Алиса обещала прийти на вечеринку, а лучше бы ей было остаться в номере. Не ходила почти никогда, а тут вдруг ей приспичило!
Я вспомнил, как она доверчиво задремала на моем плече, когда мы ехали в такси после недавней прогулки по городу, и мне снова стало и мерзко, и стыдно.
Она впервые за все это время вдруг взяла и захотела выйти к людям!
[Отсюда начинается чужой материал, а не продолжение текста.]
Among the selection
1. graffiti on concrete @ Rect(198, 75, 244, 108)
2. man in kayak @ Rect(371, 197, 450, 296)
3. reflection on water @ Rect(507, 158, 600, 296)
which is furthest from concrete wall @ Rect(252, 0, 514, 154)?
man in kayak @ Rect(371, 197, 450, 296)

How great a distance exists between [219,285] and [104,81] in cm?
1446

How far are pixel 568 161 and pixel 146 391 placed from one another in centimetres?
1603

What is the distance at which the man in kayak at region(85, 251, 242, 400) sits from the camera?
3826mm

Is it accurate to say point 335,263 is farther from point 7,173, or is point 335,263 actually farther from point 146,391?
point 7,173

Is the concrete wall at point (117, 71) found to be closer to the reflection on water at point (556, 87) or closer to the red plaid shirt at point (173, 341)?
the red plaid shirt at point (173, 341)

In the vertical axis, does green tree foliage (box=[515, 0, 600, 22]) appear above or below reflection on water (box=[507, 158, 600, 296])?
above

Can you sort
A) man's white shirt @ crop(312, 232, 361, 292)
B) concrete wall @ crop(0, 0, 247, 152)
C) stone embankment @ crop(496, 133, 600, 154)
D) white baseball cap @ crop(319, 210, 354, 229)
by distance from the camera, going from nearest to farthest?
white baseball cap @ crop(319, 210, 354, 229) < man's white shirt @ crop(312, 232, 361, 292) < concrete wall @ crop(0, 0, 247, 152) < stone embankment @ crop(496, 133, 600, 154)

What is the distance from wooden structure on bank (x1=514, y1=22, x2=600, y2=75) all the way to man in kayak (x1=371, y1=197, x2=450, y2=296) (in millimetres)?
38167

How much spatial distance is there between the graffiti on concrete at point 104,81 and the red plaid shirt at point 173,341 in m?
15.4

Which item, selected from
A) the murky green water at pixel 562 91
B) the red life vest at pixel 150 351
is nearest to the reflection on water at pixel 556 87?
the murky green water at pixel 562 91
Ее глаза, как у школьницы, лихорадочно блестели, когда она, прощаясь со мной возле лифта, начала подробно перечислять мне цвета и фасоны своих так ни разу и не надетых здесь платьев…
Лисица больше не хочет хитрить и прятаться.
Она готова выйти из норы.
А я, выходит, жалкий обманщик!
Потому что мой страх сильнее меня.
Я вернулся к бару и выпил еще сто граммов.
Настучит кто руководству в Москве про мое пьянство – будут проблемы, но вроде никто из наших пока ничего не заметил…
Даже не знаю, может, самому отсюда свалить?
Зайти за ней, снова взять за руку и пойти гулять куда глаза глядят… туда, где нет подружек Вероники Андреевны, которые весь наш «отпуск» при любом удобном и неудобном моменте так и сверлили меня взглядами, словно змеи в ухо шипели: «Да ладно, Платон, мы-то уж все тут давно знаем, какой ты неумелый любовник, и потому никто тут не завидует твоей Снежной королеве Алисе!»